Business Owners And Wills: 4 Essential Steps You Need To Take
Whether you own a business outright or are in a partnership, you can control what happens to some or all of your company when you die. By writing a will, you can have the ultimate say in your assets, including equipment and business space. It’s quite a tricky area however, and there are certain essential steps you must take first.
1. Sign an agreement
Signing an agreement that is upheld by law is a way of having full control over your assets after your passing. These contracts contain information on how to handle an estate after the owner’s passing. This is a good way to delve into all the details you can’t do on a will. In the will, mention the agreement as the final say.
2. Factor in your business partner
If you are a partner in a business, you have to be extremely careful. You must be sure your partner won’t end up contesting a will you write, by factoring them in while you actually pen the document.
If you make a will, then you can govern what happens to your business assets when you die.

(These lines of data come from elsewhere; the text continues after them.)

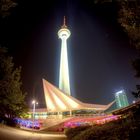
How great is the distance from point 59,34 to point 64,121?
40991 mm

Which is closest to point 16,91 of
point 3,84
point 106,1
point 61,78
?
point 3,84

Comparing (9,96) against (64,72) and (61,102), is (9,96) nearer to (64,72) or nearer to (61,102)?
(61,102)

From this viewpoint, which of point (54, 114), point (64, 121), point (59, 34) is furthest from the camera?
point (59, 34)

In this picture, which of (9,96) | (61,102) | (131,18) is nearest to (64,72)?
(61,102)

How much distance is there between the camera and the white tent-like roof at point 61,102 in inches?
1710

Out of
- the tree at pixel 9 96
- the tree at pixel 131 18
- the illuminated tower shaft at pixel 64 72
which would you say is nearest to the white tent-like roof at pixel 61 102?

Most people will leave control of the business to their partner, and this is usually the right thing to do. If you don’t make a will, your assets may not be controlled as you intended. It’s situations like this that can lead to wills being contested, as your business partner may not receive what is rightfully theirs.
So, when you write a will, be sure to expressly state what will happen to your business in terms of your business partner. If you both owned an office space or property in joint name, then this will pass to them anyway. It’s the unspoken business assets, like equipment and resources, that have to be handled in the will.
3. Business tax relief
If you leave your business assets to your family, they are obligated to hand over 40 percent of what they receive to the government. This is known as inheritance tax. This tax can be reduced or removed completely in certain situations, so plan carefully.
If your business is worth more than £325,000, this tax will come into play. However, if you leave your business to charity, you can claim a reduction of around 4 percent. For business, or business interest, you can claim a 100 percent relief. If you aren’t listed on a recognised stock exchange, you may also be able to claim 100 percent. Be sure to expressly state your situation in your will, to make it easier for your loved ones when you’re gone.
4. Make plans to carry forward the business after your passing
If the business must cease with your passing, then your friends and family may receive little to no inheritance. Before you begin the will-writing stage, make plans to carry on your business even when you’re not around. This could be through hiring a business partner or recruiting an apprentice. Whatever your decision, take the time to ensure your assets will be properly managed. You could’ve spent years building them up, all for it to be just thrown away!
Most business owners are concerned with the legacy of their company, so it’s important to start thinking about it before it’s too late. In your will, you could also name a specific person to run the business after you. Don’t procrastinate, or put things off. Act now to secure the future of your company!